What remains incredibly scarce and valuable is genuine accountability. Quality. Predictability. Giving the client total peace of mind. Knowing that their project won’t be abandoned halfway through, that bugs won’t be swept under the rug, and that engineering decisions are made with the final business outcome in mind—not just checking off a ticket to get paid.

A project needs to be in safe, steady hands. That remains one of the highest values a developer can deliver, regardless of shifts in technology, trends, or tools.

Support Doesn’t End at Delivery

Work on a project doesn’t end the moment the site goes live. If a product was built well, it should live, evolve, and deliver value long after the initial development wrap-up.

That’s why it’s vital not to vanish after the final invoice or the last message. If a bug traces back to a development oversight months or even years later, it needs to be fixed. Not because you’re looking for extra billable hours, but because it’s a matter of professional reputation, personal accountability, and the client’s peace of mind. This long-term mindset forces you to think differently. When you know you’re the one on the hook for the long-term results, you approach everyday architectural decisions with a lot more care and foresight.

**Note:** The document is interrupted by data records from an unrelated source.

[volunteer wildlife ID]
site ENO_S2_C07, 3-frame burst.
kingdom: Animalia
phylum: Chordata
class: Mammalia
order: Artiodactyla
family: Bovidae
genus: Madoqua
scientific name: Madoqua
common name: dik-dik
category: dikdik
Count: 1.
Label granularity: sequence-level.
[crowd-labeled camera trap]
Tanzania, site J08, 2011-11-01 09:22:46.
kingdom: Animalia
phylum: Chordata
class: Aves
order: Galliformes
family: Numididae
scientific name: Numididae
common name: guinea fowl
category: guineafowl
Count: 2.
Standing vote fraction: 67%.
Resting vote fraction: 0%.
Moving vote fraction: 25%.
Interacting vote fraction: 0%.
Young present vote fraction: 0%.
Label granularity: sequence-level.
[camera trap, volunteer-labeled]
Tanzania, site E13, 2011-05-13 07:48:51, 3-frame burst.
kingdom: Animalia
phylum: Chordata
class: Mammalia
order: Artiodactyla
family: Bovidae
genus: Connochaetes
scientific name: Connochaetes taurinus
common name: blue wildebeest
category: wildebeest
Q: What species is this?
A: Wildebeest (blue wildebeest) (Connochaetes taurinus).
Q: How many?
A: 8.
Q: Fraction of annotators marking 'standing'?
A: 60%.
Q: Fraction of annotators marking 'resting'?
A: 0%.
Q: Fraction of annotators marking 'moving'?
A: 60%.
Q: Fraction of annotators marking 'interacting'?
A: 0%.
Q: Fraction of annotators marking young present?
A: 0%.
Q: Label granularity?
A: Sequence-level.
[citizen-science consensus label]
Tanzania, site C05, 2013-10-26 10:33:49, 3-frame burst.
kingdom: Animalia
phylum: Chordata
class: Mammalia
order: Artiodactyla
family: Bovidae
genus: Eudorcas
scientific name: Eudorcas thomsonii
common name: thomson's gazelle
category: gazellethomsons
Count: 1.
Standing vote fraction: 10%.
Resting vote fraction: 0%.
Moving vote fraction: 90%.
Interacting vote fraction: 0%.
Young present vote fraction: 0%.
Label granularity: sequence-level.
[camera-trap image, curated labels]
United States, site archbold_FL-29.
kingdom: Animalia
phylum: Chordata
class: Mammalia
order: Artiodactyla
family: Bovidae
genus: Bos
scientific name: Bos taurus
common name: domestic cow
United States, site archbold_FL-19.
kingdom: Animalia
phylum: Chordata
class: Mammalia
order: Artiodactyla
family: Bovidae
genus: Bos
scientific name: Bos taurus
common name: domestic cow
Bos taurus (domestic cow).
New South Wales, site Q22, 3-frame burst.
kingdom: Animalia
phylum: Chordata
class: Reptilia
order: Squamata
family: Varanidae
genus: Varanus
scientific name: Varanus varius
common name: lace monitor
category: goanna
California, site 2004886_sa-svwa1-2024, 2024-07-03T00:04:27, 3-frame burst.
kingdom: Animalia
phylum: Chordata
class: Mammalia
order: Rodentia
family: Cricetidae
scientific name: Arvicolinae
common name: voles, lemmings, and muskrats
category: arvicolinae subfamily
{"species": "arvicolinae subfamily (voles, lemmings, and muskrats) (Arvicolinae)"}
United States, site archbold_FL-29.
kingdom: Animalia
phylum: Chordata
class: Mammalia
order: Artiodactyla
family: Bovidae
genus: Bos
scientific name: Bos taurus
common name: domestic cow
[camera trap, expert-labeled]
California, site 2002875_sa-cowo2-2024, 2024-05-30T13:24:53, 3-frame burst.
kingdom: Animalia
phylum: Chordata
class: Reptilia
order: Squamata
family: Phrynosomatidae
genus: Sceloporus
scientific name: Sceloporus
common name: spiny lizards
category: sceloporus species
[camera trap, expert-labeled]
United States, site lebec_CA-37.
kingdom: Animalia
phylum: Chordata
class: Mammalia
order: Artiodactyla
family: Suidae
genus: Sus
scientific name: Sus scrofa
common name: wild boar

At the same time, it’s important to distinguish between bugs and environmental shifts. If years down the line a programming language deprecates a function, a core platform upgrades its system, or a third-party API shuts down old endpoints—that’s not a development bug. That’s the natural evolution of the web. No one can build a solution that never needs an update. We’re talking about those edge cases where something should have worked, but a flaw went unnoticed. It happens to everyone. The test of a professional isn’t never making a mistake; it’s how you handle it when that mistake surfaces.

When both the developer and the client are genuinely invested in the product’s longevity, these situations are easy to navigate. In fact, those are often the exact moments where the strongest, most loyal client relationships are forged. Real accountability doesn’t show when everything is running flawlessly; it shows when a problem appears and you step up to fix it.

The Bottom Line

Technology will keep evolving, and the tools we use today will inevitably be replaced. But a strong foundation—built on reliability, simplicity, and honesty—never loses its value.

Ultimately, this philosophy isn’t about writing perfect code every single time without fail. It’s about having a compass. When deadlines are tight, budgets are strict, and things go wrong, these principles help to navigate the chaos and make decisions that won’t turn into regrets a year later. Striving for them is what separates a temporary quick fix from a product built to last.